奇っ怪な娘の登場以降、ほかに激烈なインパクトもなく、恙無くと言った呈で無事全員の面接が終了した。やはり、ある程度は枳殻とシロ以外の官吏の間で暗黙の了解よろしく絞られていたようで、あとは簡単な確認だけで可、不可とどんどん人が捌かれてゆく。シロは完全に飽きたようで、先ほどから妙な歌を一人口ずさんで床でごろごろしている。枳殻は猛烈なスピードで選別されてゆく応募者書類を見ながら、机の上で頬杖をついていた。そして思わず訊ねたのである。あの格好はいったい何なのか、と。それに対しての鬼灯はどこからかノートPCを出してきた上で、この台詞である。
枳殻の追随に肩は竦めど手は止めない。
「別に、いいんじゃないですか。本人がかぶりたいって言ってるんですから。そういう宗派なのかもしれませんし」
「鬼に宗派もクソないでしょ…、え、ていうか彼女、鬼ですよね?」
「履歴書にはそう書いてありますね」
「(適当だな…)…そうすか。うーん、でもなぁ…」
あああからさまにがっちり顔を隠されてしまえば、逆に気になるというものである。顎をさすって虚空を睨みあげる枳殻に向かい、優しそうな中年鬼が苦笑いで頷いた。
「いや、でも、まあ、普段はいいとはいえ、流石に履歴書の写真はどうかとは思うけどね…」
「ね、そうですよね、どうしてもっていうならせめて勤務期間だけ隠せばいいんじゃ?」
枳殻が身を乗り出すと、女性官吏二人もうんうんと頷いた。
「まあ、何か事情があるんでしょうけれど、あれじゃ逆に悪目立ちしそうだしね」
「女心として何となくわからなくもないけど、虚無僧はちょっとねぇ」
どうやら、場の雰囲気と鬼灯のあまりにも自然すぎる対応に当てられ言い出せなかっただけのようで、ほかの官吏の面々は割と常識人のようだ。よかった、本部が全員奇抜な人間だらけだったらどうしようかと思った、と枳殻がこっそりと安心しているのを後目に、相変わらずクールな鬼神はぽいぽいと書類を選別しながら無言である。そのまま、官吏たちはあの茨城という娘について可か不可か、という話に移った。

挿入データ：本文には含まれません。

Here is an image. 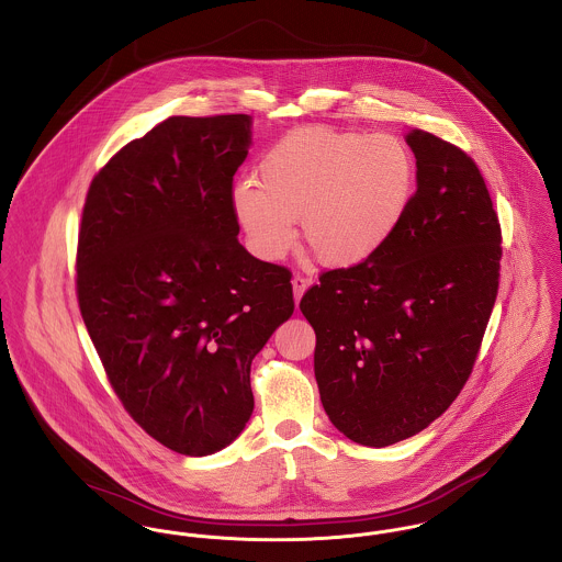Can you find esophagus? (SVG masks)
Here are the masks:
<instances>
[{"mask_svg":"<svg viewBox=\"0 0 562 562\" xmlns=\"http://www.w3.org/2000/svg\"><path fill=\"white\" fill-rule=\"evenodd\" d=\"M291 284H293V295H295V302H300V300H302L303 293L310 289L312 280H307V278H303V276H293Z\"/></svg>","mask_w":562,"mask_h":562,"instance_id":"1","label":"esophagus"}]
</instances>
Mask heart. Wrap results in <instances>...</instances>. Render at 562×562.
Wrapping results in <instances>:
<instances>
[{"mask_svg": "<svg viewBox=\"0 0 562 562\" xmlns=\"http://www.w3.org/2000/svg\"><path fill=\"white\" fill-rule=\"evenodd\" d=\"M257 181L239 179L231 205L248 246L280 260L295 244V220L316 259L350 269L385 246L415 190V160L393 134L310 126L289 132L262 158Z\"/></svg>", "mask_w": 562, "mask_h": 562, "instance_id": "1", "label": "heart"}]
</instances>
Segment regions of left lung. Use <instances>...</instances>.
<instances>
[{
  "mask_svg": "<svg viewBox=\"0 0 562 562\" xmlns=\"http://www.w3.org/2000/svg\"><path fill=\"white\" fill-rule=\"evenodd\" d=\"M417 190L374 259L303 295L329 422L366 447L426 430L471 376L498 291L501 224L475 162L424 130L406 134Z\"/></svg>",
  "mask_w": 562,
  "mask_h": 562,
  "instance_id": "1",
  "label": "left lung"
}]
</instances>
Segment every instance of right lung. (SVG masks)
<instances>
[{"mask_svg":"<svg viewBox=\"0 0 562 562\" xmlns=\"http://www.w3.org/2000/svg\"><path fill=\"white\" fill-rule=\"evenodd\" d=\"M250 115L169 117L93 177L77 255L89 338L132 419L181 456L246 428L250 366L291 318L289 269L237 239Z\"/></svg>","mask_w":562,"mask_h":562,"instance_id":"1","label":"right lung"}]
</instances>
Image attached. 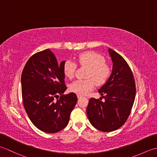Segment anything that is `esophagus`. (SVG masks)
<instances>
[{
	"instance_id": "34e87169",
	"label": "esophagus",
	"mask_w": 157,
	"mask_h": 157,
	"mask_svg": "<svg viewBox=\"0 0 157 157\" xmlns=\"http://www.w3.org/2000/svg\"><path fill=\"white\" fill-rule=\"evenodd\" d=\"M77 96H78V99H80L81 98H82V96H81V95H79V94L77 95Z\"/></svg>"
}]
</instances>
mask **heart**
<instances>
[{"label": "heart", "mask_w": 157, "mask_h": 157, "mask_svg": "<svg viewBox=\"0 0 157 157\" xmlns=\"http://www.w3.org/2000/svg\"><path fill=\"white\" fill-rule=\"evenodd\" d=\"M76 61L82 66L88 67L86 74L87 79H78L70 85V90L79 95H86L94 88L96 83L102 85L108 80L111 73L110 67L105 63L102 56L95 52L88 51L79 55ZM63 72L69 79H72L75 75L76 65L72 61H66L63 64Z\"/></svg>", "instance_id": "obj_1"}]
</instances>
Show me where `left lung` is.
Here are the masks:
<instances>
[{"label": "left lung", "instance_id": "8db88e82", "mask_svg": "<svg viewBox=\"0 0 157 157\" xmlns=\"http://www.w3.org/2000/svg\"><path fill=\"white\" fill-rule=\"evenodd\" d=\"M109 53L113 62L111 74L98 90L105 102L92 98L86 109L92 126L104 132L115 131L124 124L136 96L135 81L129 66L113 50L109 48Z\"/></svg>", "mask_w": 157, "mask_h": 157}]
</instances>
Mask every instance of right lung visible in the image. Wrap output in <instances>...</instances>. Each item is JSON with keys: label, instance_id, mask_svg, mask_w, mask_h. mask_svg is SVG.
I'll use <instances>...</instances> for the list:
<instances>
[{"label": "right lung", "instance_id": "1", "mask_svg": "<svg viewBox=\"0 0 157 157\" xmlns=\"http://www.w3.org/2000/svg\"><path fill=\"white\" fill-rule=\"evenodd\" d=\"M65 62L59 64L51 50L46 49L32 55L22 71L25 110L33 124L46 133L53 134L65 128L78 101L75 93L63 94L67 90L63 69Z\"/></svg>", "mask_w": 157, "mask_h": 157}]
</instances>
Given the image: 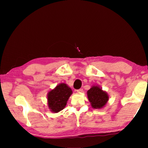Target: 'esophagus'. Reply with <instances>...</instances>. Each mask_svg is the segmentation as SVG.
Returning <instances> with one entry per match:
<instances>
[{
    "instance_id": "obj_1",
    "label": "esophagus",
    "mask_w": 148,
    "mask_h": 148,
    "mask_svg": "<svg viewBox=\"0 0 148 148\" xmlns=\"http://www.w3.org/2000/svg\"><path fill=\"white\" fill-rule=\"evenodd\" d=\"M76 91H77V92H79V93H81V92H82L84 91V90H83V89H77Z\"/></svg>"
}]
</instances>
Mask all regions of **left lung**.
I'll use <instances>...</instances> for the list:
<instances>
[{"mask_svg":"<svg viewBox=\"0 0 148 148\" xmlns=\"http://www.w3.org/2000/svg\"><path fill=\"white\" fill-rule=\"evenodd\" d=\"M87 97L92 107L99 109L103 107L108 101V95L97 86L92 87L87 91Z\"/></svg>","mask_w":148,"mask_h":148,"instance_id":"left-lung-1","label":"left lung"}]
</instances>
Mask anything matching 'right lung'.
Returning a JSON list of instances; mask_svg holds the SVG:
<instances>
[{"label": "right lung", "instance_id": "right-lung-1", "mask_svg": "<svg viewBox=\"0 0 148 148\" xmlns=\"http://www.w3.org/2000/svg\"><path fill=\"white\" fill-rule=\"evenodd\" d=\"M72 93L71 89L65 84H59L49 91L47 95V101L51 111L57 113L63 109Z\"/></svg>", "mask_w": 148, "mask_h": 148}]
</instances>
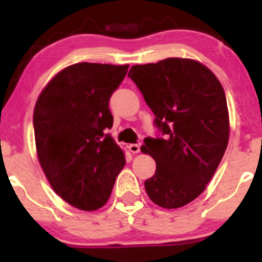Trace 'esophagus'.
Listing matches in <instances>:
<instances>
[{"label":"esophagus","mask_w":262,"mask_h":262,"mask_svg":"<svg viewBox=\"0 0 262 262\" xmlns=\"http://www.w3.org/2000/svg\"><path fill=\"white\" fill-rule=\"evenodd\" d=\"M140 146L141 144L140 143H137V144H130V145L128 146L129 151L133 152V154H138V152L140 151Z\"/></svg>","instance_id":"obj_1"}]
</instances>
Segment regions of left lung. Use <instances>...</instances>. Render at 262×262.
<instances>
[{
    "label": "left lung",
    "mask_w": 262,
    "mask_h": 262,
    "mask_svg": "<svg viewBox=\"0 0 262 262\" xmlns=\"http://www.w3.org/2000/svg\"><path fill=\"white\" fill-rule=\"evenodd\" d=\"M128 76L161 133L144 139V152L156 162L155 175L144 182L146 193L162 208L186 206L204 191L227 149L229 116L223 87L208 68L191 59L134 65Z\"/></svg>",
    "instance_id": "8db88e82"
}]
</instances>
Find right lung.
Here are the masks:
<instances>
[{"instance_id": "obj_1", "label": "right lung", "mask_w": 262, "mask_h": 262, "mask_svg": "<svg viewBox=\"0 0 262 262\" xmlns=\"http://www.w3.org/2000/svg\"><path fill=\"white\" fill-rule=\"evenodd\" d=\"M128 65L79 62L45 86L33 114L40 166L54 191L82 210H96L111 196L125 165L107 129L113 125L110 98Z\"/></svg>"}]
</instances>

「熱意はありましたね。誠実そうですし、礼儀正しそう。自分で言うのもあれですが、女性の官吏は厳しいものが多いですからね、素直な子は歓迎しますよ」
少し年嵩の方の女性官吏が言った。対して、もう一人の女性官吏はんー、と眉根を寄せるのである。
「たしかにポテンシャルは高そうだし、礼儀も弁えてそうだけど、ちょっと気が弱いんじゃないかなぁ。となると衆合地獄で亡者を惑わしてほしいんだけど、顔が出せないとなるとねぇ」
「体力はどうなんでしょうね、そのあたり、前職での評価は…」
がさがさ、と中年鬼が資料をめくる。彼が該当のページを探し出す前に、鬼灯が己の分の資料を皆に差し出した。果たせるかなそこには先ほどの娘の写真とともに、至極丁寧な字で身の上が綴られている。鬼灯がその筆致を指でなぞる。

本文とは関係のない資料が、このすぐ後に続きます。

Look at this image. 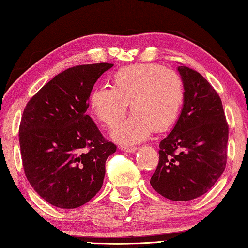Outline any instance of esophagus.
<instances>
[{
  "mask_svg": "<svg viewBox=\"0 0 248 248\" xmlns=\"http://www.w3.org/2000/svg\"><path fill=\"white\" fill-rule=\"evenodd\" d=\"M120 149L125 152H135L137 150V147H124V145H120Z\"/></svg>",
  "mask_w": 248,
  "mask_h": 248,
  "instance_id": "esophagus-1",
  "label": "esophagus"
}]
</instances>
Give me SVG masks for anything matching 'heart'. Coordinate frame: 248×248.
Returning <instances> with one entry per match:
<instances>
[{"label":"heart","mask_w":248,"mask_h":248,"mask_svg":"<svg viewBox=\"0 0 248 248\" xmlns=\"http://www.w3.org/2000/svg\"><path fill=\"white\" fill-rule=\"evenodd\" d=\"M111 88L97 87L90 93L93 115L108 128L124 117L128 104L132 115L113 130L121 143H137L152 130L164 132L178 120L186 99L182 77L155 62L124 66L110 77Z\"/></svg>","instance_id":"heart-1"}]
</instances>
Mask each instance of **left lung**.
Masks as SVG:
<instances>
[{
	"mask_svg": "<svg viewBox=\"0 0 248 248\" xmlns=\"http://www.w3.org/2000/svg\"><path fill=\"white\" fill-rule=\"evenodd\" d=\"M186 99L173 130L160 142L150 184L172 201L205 194L225 170L229 124L222 100L201 74L179 66Z\"/></svg>",
	"mask_w": 248,
	"mask_h": 248,
	"instance_id": "left-lung-1",
	"label": "left lung"
}]
</instances>
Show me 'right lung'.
Masks as SVG:
<instances>
[{
  "label": "right lung",
  "mask_w": 248,
  "mask_h": 248,
  "mask_svg": "<svg viewBox=\"0 0 248 248\" xmlns=\"http://www.w3.org/2000/svg\"><path fill=\"white\" fill-rule=\"evenodd\" d=\"M109 62L78 65L56 75L31 98L19 124L23 169L34 190L61 209L84 205L103 186L116 144L86 111L93 85Z\"/></svg>",
  "instance_id": "right-lung-1"
}]
</instances>
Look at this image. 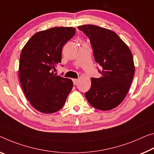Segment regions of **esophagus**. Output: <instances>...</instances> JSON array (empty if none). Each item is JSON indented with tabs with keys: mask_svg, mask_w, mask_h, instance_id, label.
I'll return each instance as SVG.
<instances>
[{
	"mask_svg": "<svg viewBox=\"0 0 154 154\" xmlns=\"http://www.w3.org/2000/svg\"><path fill=\"white\" fill-rule=\"evenodd\" d=\"M78 81H79V80H78V79H73V82H74V85L78 83Z\"/></svg>",
	"mask_w": 154,
	"mask_h": 154,
	"instance_id": "obj_1",
	"label": "esophagus"
}]
</instances>
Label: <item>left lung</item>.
<instances>
[{
  "label": "left lung",
  "mask_w": 154,
  "mask_h": 154,
  "mask_svg": "<svg viewBox=\"0 0 154 154\" xmlns=\"http://www.w3.org/2000/svg\"><path fill=\"white\" fill-rule=\"evenodd\" d=\"M90 40L96 62L102 67L101 77L91 78V86L85 94L94 108L114 109L123 101L133 80L135 66L129 48L112 30L93 25L79 26Z\"/></svg>",
  "instance_id": "obj_1"
}]
</instances>
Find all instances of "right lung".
I'll return each instance as SVG.
<instances>
[{"instance_id":"add662e5","label":"right lung","mask_w":154,"mask_h":154,"mask_svg":"<svg viewBox=\"0 0 154 154\" xmlns=\"http://www.w3.org/2000/svg\"><path fill=\"white\" fill-rule=\"evenodd\" d=\"M74 27H52L31 37L20 53L19 79L26 98L40 112H58L73 87L72 80L54 72L61 63L62 49L74 36Z\"/></svg>"}]
</instances>
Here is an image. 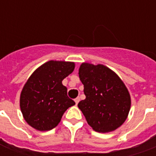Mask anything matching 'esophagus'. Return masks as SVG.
<instances>
[{"label":"esophagus","mask_w":156,"mask_h":156,"mask_svg":"<svg viewBox=\"0 0 156 156\" xmlns=\"http://www.w3.org/2000/svg\"><path fill=\"white\" fill-rule=\"evenodd\" d=\"M74 101H75V103H76V105H78V102L80 101V98H79V97H77V98L74 99Z\"/></svg>","instance_id":"obj_1"}]
</instances>
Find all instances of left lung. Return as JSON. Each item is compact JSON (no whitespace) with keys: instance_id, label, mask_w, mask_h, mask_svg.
<instances>
[{"instance_id":"8db88e82","label":"left lung","mask_w":156,"mask_h":156,"mask_svg":"<svg viewBox=\"0 0 156 156\" xmlns=\"http://www.w3.org/2000/svg\"><path fill=\"white\" fill-rule=\"evenodd\" d=\"M86 98L78 103L88 124L95 131L116 129L127 119L130 96L115 72L104 65L82 63L78 71Z\"/></svg>"}]
</instances>
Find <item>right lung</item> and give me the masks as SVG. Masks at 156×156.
Instances as JSON below:
<instances>
[{
	"label": "right lung",
	"mask_w": 156,
	"mask_h": 156,
	"mask_svg": "<svg viewBox=\"0 0 156 156\" xmlns=\"http://www.w3.org/2000/svg\"><path fill=\"white\" fill-rule=\"evenodd\" d=\"M74 68L71 62L49 61L31 75L20 98L21 110L29 125L40 131L51 130L64 112L75 105L62 83Z\"/></svg>",
	"instance_id": "obj_1"
}]
</instances>
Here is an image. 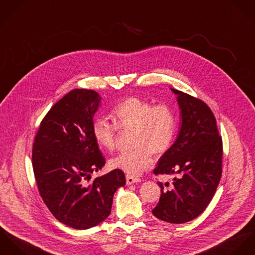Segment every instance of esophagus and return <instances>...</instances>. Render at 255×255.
<instances>
[{
	"label": "esophagus",
	"instance_id": "34e87169",
	"mask_svg": "<svg viewBox=\"0 0 255 255\" xmlns=\"http://www.w3.org/2000/svg\"><path fill=\"white\" fill-rule=\"evenodd\" d=\"M141 182V179L140 178H137V177H134L132 175H126V184L127 185H132L134 183H139Z\"/></svg>",
	"mask_w": 255,
	"mask_h": 255
}]
</instances>
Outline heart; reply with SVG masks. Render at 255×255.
Listing matches in <instances>:
<instances>
[{"mask_svg": "<svg viewBox=\"0 0 255 255\" xmlns=\"http://www.w3.org/2000/svg\"><path fill=\"white\" fill-rule=\"evenodd\" d=\"M114 123L104 118H97L92 125V132L97 143L112 151L116 146L118 130H133L134 148L123 150L110 160L114 169L137 176L149 168L153 155L165 154L173 144L177 132V116L174 109L165 103L153 105L137 96H131L119 103L113 111Z\"/></svg>", "mask_w": 255, "mask_h": 255, "instance_id": "b5f03b06", "label": "heart"}]
</instances>
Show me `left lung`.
I'll return each mask as SVG.
<instances>
[{
    "label": "left lung",
    "mask_w": 255,
    "mask_h": 255,
    "mask_svg": "<svg viewBox=\"0 0 255 255\" xmlns=\"http://www.w3.org/2000/svg\"><path fill=\"white\" fill-rule=\"evenodd\" d=\"M172 91L178 95L181 130L153 173L179 177L171 185L157 182L161 195L152 214L162 221L182 224L197 218L213 198L222 176L223 142L210 108L196 97Z\"/></svg>",
    "instance_id": "obj_1"
}]
</instances>
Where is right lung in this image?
I'll return each mask as SVG.
<instances>
[{
    "label": "right lung",
    "instance_id": "obj_1",
    "mask_svg": "<svg viewBox=\"0 0 255 255\" xmlns=\"http://www.w3.org/2000/svg\"><path fill=\"white\" fill-rule=\"evenodd\" d=\"M100 101L93 90L69 92L45 115L32 147L41 198L59 222L77 230L103 222L111 214L115 191L126 184L119 169L91 179L106 164L92 132Z\"/></svg>",
    "mask_w": 255,
    "mask_h": 255
}]
</instances>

「勤務態度は実直のようです。ただ、ご本人がおっしゃっていたように、今まではアルバイト経験しかないようですね。期間も短期が多く、割りと職も転々としています」
「あら、意外に長続きしない性格なのかしら?」
「そんな感じには見えなかったけどねぇ」
女性二人が首を傾げる前で、鬼灯が更に資料をめくり、続ける。
「前職は他よりも長く勤めていますね。中々厳しいところだと聞き及んでいますから、相応に能力はあるのでしょう。正直、優秀な人材なら多少のことは目を瞑るつもりです。何せ今回は短期契約ですし」
「まあ、確かに」
各々が何とはなしに頷く中、鬼灯が続ける。
「第一印象など存外当てにならぬものです。真面目そうに見えた方がちゃらんぽらんだったり、気難しそうな方がきさくだったり。我々の判定など業務の一助に過ぎぬものですよ。ですから、相手のよいところにピンと来たならば、それで問題ないのではないでしょうか」
起伏のない鬼灯の低い声には不思議な引力がある。議論を交わしていた官吏全員がそれもそうだ、その通りだと何度か頷きあう。枳殻もちょっと感動していた。そうだ、確かにあの娘さんは入って来てから出て行くまで、至極真面目で可愛らしい人だった。ちょっと奇抜でファンキーな見た目でも、それは彼女の数ある一面のひとつでしかないのだ。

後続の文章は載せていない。